На другом конце провода кто-то совещается, затем тот же голос, правда, уже не такой бодрый, сообщает мне, что мисс Кризи уехала из отеля, что она переехала в другой, а в какой — неизвестно. Я резко вешаю трубку. Начальник службы возвращается. Похоже, он уходил не слишком далеко. Я снова сажусь в машину. Лучше всего было бы, наверное, подождать. Но ждать я не могу. Мне нужно на ком-то выместить мою злость. А выместить я ее могу только на Кризи. Вернувшись домой, я заявляю Бетти, что мне необходимо ускорить мой отъезд в Рим.

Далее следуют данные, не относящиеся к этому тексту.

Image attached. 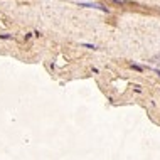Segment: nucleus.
<instances>
[{
	"label": "nucleus",
	"instance_id": "nucleus-1",
	"mask_svg": "<svg viewBox=\"0 0 160 160\" xmlns=\"http://www.w3.org/2000/svg\"><path fill=\"white\" fill-rule=\"evenodd\" d=\"M77 5H79V7H86V9H99V10H103V12H108L106 7L98 5V4H84V2H77Z\"/></svg>",
	"mask_w": 160,
	"mask_h": 160
},
{
	"label": "nucleus",
	"instance_id": "nucleus-2",
	"mask_svg": "<svg viewBox=\"0 0 160 160\" xmlns=\"http://www.w3.org/2000/svg\"><path fill=\"white\" fill-rule=\"evenodd\" d=\"M83 47H88V49H96V46H93V44H83Z\"/></svg>",
	"mask_w": 160,
	"mask_h": 160
},
{
	"label": "nucleus",
	"instance_id": "nucleus-3",
	"mask_svg": "<svg viewBox=\"0 0 160 160\" xmlns=\"http://www.w3.org/2000/svg\"><path fill=\"white\" fill-rule=\"evenodd\" d=\"M132 67H133V69H137V71H142V67H140L138 64H132Z\"/></svg>",
	"mask_w": 160,
	"mask_h": 160
},
{
	"label": "nucleus",
	"instance_id": "nucleus-4",
	"mask_svg": "<svg viewBox=\"0 0 160 160\" xmlns=\"http://www.w3.org/2000/svg\"><path fill=\"white\" fill-rule=\"evenodd\" d=\"M0 37H2V39H12L10 34H4V36H0Z\"/></svg>",
	"mask_w": 160,
	"mask_h": 160
}]
</instances>
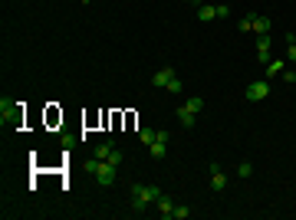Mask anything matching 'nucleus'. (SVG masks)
<instances>
[{
    "label": "nucleus",
    "instance_id": "4468645a",
    "mask_svg": "<svg viewBox=\"0 0 296 220\" xmlns=\"http://www.w3.org/2000/svg\"><path fill=\"white\" fill-rule=\"evenodd\" d=\"M185 105H188L191 112H194V115H201V112H204V99H201V96H191V99H188Z\"/></svg>",
    "mask_w": 296,
    "mask_h": 220
},
{
    "label": "nucleus",
    "instance_id": "f257e3e1",
    "mask_svg": "<svg viewBox=\"0 0 296 220\" xmlns=\"http://www.w3.org/2000/svg\"><path fill=\"white\" fill-rule=\"evenodd\" d=\"M158 197H161L158 184H132V207H135V214H145Z\"/></svg>",
    "mask_w": 296,
    "mask_h": 220
},
{
    "label": "nucleus",
    "instance_id": "4be33fe9",
    "mask_svg": "<svg viewBox=\"0 0 296 220\" xmlns=\"http://www.w3.org/2000/svg\"><path fill=\"white\" fill-rule=\"evenodd\" d=\"M227 13H230V7H227V3H217V20H224Z\"/></svg>",
    "mask_w": 296,
    "mask_h": 220
},
{
    "label": "nucleus",
    "instance_id": "2eb2a0df",
    "mask_svg": "<svg viewBox=\"0 0 296 220\" xmlns=\"http://www.w3.org/2000/svg\"><path fill=\"white\" fill-rule=\"evenodd\" d=\"M185 217H191V207H188V204H175V214H171V220H185Z\"/></svg>",
    "mask_w": 296,
    "mask_h": 220
},
{
    "label": "nucleus",
    "instance_id": "f3484780",
    "mask_svg": "<svg viewBox=\"0 0 296 220\" xmlns=\"http://www.w3.org/2000/svg\"><path fill=\"white\" fill-rule=\"evenodd\" d=\"M237 26H241L243 33H253V13H247V17H243V20L237 23Z\"/></svg>",
    "mask_w": 296,
    "mask_h": 220
},
{
    "label": "nucleus",
    "instance_id": "423d86ee",
    "mask_svg": "<svg viewBox=\"0 0 296 220\" xmlns=\"http://www.w3.org/2000/svg\"><path fill=\"white\" fill-rule=\"evenodd\" d=\"M155 210H158L164 220H171V214H175V200L168 197V194H161V197L155 200Z\"/></svg>",
    "mask_w": 296,
    "mask_h": 220
},
{
    "label": "nucleus",
    "instance_id": "9b49d317",
    "mask_svg": "<svg viewBox=\"0 0 296 220\" xmlns=\"http://www.w3.org/2000/svg\"><path fill=\"white\" fill-rule=\"evenodd\" d=\"M283 73H286V59H270V63H267V79L283 76Z\"/></svg>",
    "mask_w": 296,
    "mask_h": 220
},
{
    "label": "nucleus",
    "instance_id": "6e6552de",
    "mask_svg": "<svg viewBox=\"0 0 296 220\" xmlns=\"http://www.w3.org/2000/svg\"><path fill=\"white\" fill-rule=\"evenodd\" d=\"M175 115H178V122H181L185 128H194L197 115H194V112H191V109H188V105H178V109H175Z\"/></svg>",
    "mask_w": 296,
    "mask_h": 220
},
{
    "label": "nucleus",
    "instance_id": "f03ea898",
    "mask_svg": "<svg viewBox=\"0 0 296 220\" xmlns=\"http://www.w3.org/2000/svg\"><path fill=\"white\" fill-rule=\"evenodd\" d=\"M92 177H96L102 187H109V184H115V177H119V168L112 165V161H99V158H96V171H92Z\"/></svg>",
    "mask_w": 296,
    "mask_h": 220
},
{
    "label": "nucleus",
    "instance_id": "1a4fd4ad",
    "mask_svg": "<svg viewBox=\"0 0 296 220\" xmlns=\"http://www.w3.org/2000/svg\"><path fill=\"white\" fill-rule=\"evenodd\" d=\"M112 151H115V142H99L96 148H92V158H99V161H109Z\"/></svg>",
    "mask_w": 296,
    "mask_h": 220
},
{
    "label": "nucleus",
    "instance_id": "6ab92c4d",
    "mask_svg": "<svg viewBox=\"0 0 296 220\" xmlns=\"http://www.w3.org/2000/svg\"><path fill=\"white\" fill-rule=\"evenodd\" d=\"M155 135H158L155 128H142V132H138V138H142L145 145H152V142H155Z\"/></svg>",
    "mask_w": 296,
    "mask_h": 220
},
{
    "label": "nucleus",
    "instance_id": "7ed1b4c3",
    "mask_svg": "<svg viewBox=\"0 0 296 220\" xmlns=\"http://www.w3.org/2000/svg\"><path fill=\"white\" fill-rule=\"evenodd\" d=\"M270 96V82L267 79H257V82H250V86L243 89V99L247 102H260V99H267Z\"/></svg>",
    "mask_w": 296,
    "mask_h": 220
},
{
    "label": "nucleus",
    "instance_id": "aec40b11",
    "mask_svg": "<svg viewBox=\"0 0 296 220\" xmlns=\"http://www.w3.org/2000/svg\"><path fill=\"white\" fill-rule=\"evenodd\" d=\"M237 174H241V177H250L253 174V165H250V161H243V165L237 168Z\"/></svg>",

На следующий день, после ночи, во время которой я раз десять просыпался, я встал и помчался в сторону Ниццы. Где-то около Авиньона у меня вдруг мелькает мысль, что, может быть, у Кризи что-то случилось, что, может быть, она уже вернулась в Париж или что съемки перенесли куда-нибудь в другое место, и я уже не застану ее в Риме. Тем хуже. Тем лучше. Виновата, значит, Кризи — меня это устраивает. На эстерельской автодороге машина несется со скоростью сто шестьдесят километров, и моя ярость немного утихает. Уж одно-то от Кризи я точно сохраню: любовь к автодорогам. В аэропорту, в связи с тем что до самолета у меня есть в запасе целый час, я покупаю мишленовский путеводитель и начинаю обзванивать римские гостиницы по нисходящей от самых престижных. В третьей по счету мне отвечают, что мисс Кризи вышла. Я прошу оставить для нее записку. Когда я наконец вхожу в холл гостиницы, Кризи уже меня там ждет. Холл очень просторный. Она идет ко мне издалека своей походкой манекенщицы; для столь раннего часа она выглядит весьма экстравагантно — ее вечернее платье с изумрудными страусиными перьями привлекает внимание, заставляет людей оборачиваться. Я спрашиваю: «А где же телеграмма?» Она отвечает: «У меня не было времени. Я думала, что это не так срочно». В ее больших зеленых глазах ничего нельзя прочитать. Лжет? Хочет что-то скрыть? Почему она переехала в другую гостиницу? Не хотела ли она отомстить мне за разочарование, которое испытала, когда я отказался с ней ехать? Все эти вопросы проносятся в моей голове очень быстро, и если я и задаю их себе, то без малейшего любопытства. Я вдруг ощущаю, что все это мне безразлично. Мой гнев перегорел на эстерельской автодороге. От него во мне остались одни обломки, глыбы рушащихся стен, которые в тишине медленно обваливаются вниз.